Explore some of the spaces in Orange County shaped by conservatism and activism. Click on the starred map points to read more in-depth stories.
Lee lent his prestige to the Friends’ fundraising efforts. The resulting endowment has allowed the Korean Heritage Library to document the contributions of Korean-Americans to California and U.S. history while highlighting the community’s commitment to an independent Korea. In addition to his promotional support, Lee donated two scrapbooks from the 1948 and 1952 Olympics, along with the original manuscript from his 1987 biography “Not Without Honor: The Story of Sammy Lee,” which offers much greater detail about Lee’s life than the published account.
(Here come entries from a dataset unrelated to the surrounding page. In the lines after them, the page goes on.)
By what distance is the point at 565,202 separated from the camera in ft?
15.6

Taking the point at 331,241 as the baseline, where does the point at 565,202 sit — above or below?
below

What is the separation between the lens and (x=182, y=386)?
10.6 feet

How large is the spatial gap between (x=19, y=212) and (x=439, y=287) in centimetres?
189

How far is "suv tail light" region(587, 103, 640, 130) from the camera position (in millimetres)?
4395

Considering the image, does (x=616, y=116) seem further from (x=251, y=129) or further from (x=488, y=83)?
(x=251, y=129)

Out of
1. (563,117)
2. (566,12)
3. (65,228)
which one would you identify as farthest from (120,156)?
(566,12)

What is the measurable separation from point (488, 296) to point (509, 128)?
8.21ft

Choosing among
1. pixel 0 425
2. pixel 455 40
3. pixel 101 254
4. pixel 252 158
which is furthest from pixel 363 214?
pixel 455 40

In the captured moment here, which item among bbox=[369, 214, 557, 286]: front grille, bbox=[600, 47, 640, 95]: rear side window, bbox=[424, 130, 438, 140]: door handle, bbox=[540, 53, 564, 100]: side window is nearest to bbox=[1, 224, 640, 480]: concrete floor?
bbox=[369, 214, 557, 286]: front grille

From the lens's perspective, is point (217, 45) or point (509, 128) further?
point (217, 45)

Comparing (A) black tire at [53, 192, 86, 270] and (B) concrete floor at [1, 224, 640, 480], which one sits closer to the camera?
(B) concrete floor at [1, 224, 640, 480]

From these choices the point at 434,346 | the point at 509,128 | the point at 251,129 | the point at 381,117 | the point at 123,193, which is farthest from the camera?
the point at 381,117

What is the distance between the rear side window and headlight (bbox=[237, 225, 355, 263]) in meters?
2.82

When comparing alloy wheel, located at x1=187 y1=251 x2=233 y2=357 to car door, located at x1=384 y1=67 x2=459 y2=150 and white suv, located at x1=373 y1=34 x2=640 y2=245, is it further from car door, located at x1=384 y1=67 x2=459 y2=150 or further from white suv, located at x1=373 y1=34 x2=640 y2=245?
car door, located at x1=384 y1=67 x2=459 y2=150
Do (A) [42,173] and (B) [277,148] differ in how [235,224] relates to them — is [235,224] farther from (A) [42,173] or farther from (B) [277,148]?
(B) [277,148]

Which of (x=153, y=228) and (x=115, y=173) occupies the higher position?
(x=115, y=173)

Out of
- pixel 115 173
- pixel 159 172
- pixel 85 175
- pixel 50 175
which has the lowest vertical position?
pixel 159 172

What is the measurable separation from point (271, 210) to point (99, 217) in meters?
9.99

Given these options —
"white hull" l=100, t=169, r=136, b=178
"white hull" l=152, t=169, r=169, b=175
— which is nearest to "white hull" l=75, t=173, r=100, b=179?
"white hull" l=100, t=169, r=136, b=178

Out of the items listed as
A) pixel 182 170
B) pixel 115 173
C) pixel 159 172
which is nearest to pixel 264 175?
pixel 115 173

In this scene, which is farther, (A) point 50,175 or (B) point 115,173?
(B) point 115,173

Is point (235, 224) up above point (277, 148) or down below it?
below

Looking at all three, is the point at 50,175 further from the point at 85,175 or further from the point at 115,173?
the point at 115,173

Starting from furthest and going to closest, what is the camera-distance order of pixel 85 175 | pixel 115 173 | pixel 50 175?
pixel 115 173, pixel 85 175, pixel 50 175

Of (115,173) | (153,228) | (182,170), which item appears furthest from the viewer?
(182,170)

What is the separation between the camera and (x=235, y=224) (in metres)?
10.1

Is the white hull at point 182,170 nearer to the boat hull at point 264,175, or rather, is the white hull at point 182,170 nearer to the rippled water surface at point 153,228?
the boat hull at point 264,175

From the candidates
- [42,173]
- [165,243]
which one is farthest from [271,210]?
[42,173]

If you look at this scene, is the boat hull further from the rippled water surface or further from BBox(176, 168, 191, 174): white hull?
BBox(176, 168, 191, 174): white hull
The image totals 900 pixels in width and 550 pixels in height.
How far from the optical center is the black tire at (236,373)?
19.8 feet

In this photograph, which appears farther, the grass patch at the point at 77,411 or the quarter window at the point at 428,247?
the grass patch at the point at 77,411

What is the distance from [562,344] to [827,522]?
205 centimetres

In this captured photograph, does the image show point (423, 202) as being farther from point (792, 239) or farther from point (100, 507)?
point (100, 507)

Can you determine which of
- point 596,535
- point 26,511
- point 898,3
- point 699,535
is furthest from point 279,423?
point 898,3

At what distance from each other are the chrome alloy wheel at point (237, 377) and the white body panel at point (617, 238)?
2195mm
Over the course of his final years, Lee struggled with dementia. In 2013, he disappeared for several days before turning up in Pico Rivera, unscathed. Like millions of other Americans struggling with the affliction, he again inhabited the nation’s collective consciousness. Unfortunately, his story seems also to be representative of a larger national memory loss.
The California Lee leaves behind appears far from the racist Cold War Golden State of the mid-20th century.
The California Lee leaves behind appears far from the racist Cold War Golden State of the mid-20th century. Amidst amnesiac slogans like “Make America Great Again,” California undoubtedly expresses a more forward-looking outlook. Its majority-minority electorate, its embrace of environmentalism, its protection of immigrant rights, its renewable energy industries, and a slew of other policies mark the state as a true outlier in current political debates.
Even the state’s most conservative institutions have changed. Seventy-five years ago on the eve of Pearl Harbor, the military could arguably have been described as one of the most segregated institutions in American life. During World War II, the state famously interned its Japanese-American residents. Much has changed.
Since the armed forces’ desegregation in 1948 – a process Lee witnessed and no doubt experienced himself – the military now serves as one of the most integrated institutions in the nation. Justice Sandra Day O’Connor cited the military’s racial policies in her opinion in Grutter v. Bollinger, the groundbreaking 2003 U.S. Supreme Court case that upheld the affirmative action policies at the University of Michigan. As of 2014, nearly one-third of active duty enlisted personnel are racial and ethnic minorities, and nearly one-quarter of its officer corps. The military and war occupies a central role in both Lee’s and California’s collective history.
Lee’s life, from start to finish, proves that hope for a better, more inclusive nation exists.
One could argue hashtag slogans like #MAGA ignore the complex and disappointing history of the nation’s racial, ethnic, and gender relations, while also framing its present course as an impending disaster. For many observers, Lee’s life bears witness to the blind spots of such slogans. If something required swaths of the American populace to be under the heel of discrimination, how truly great was it? While it might have been great for some, surely it was not great for all; sometimes, as with Jim Crow and segregation, America deliberately withheld this greatness from entire populations. Rather, his battles demonstrate that the nation’s genius is not inherent, but must be cultivated and nurtured. The “shining city on the hill,” as Ronald Reagan preferred to describe it, derived its sheen from the struggle for a more equitable future, not backward-looking nostalgia. Lee’s life, from start to finish, proves that hope for a better, more inclusive nation exists.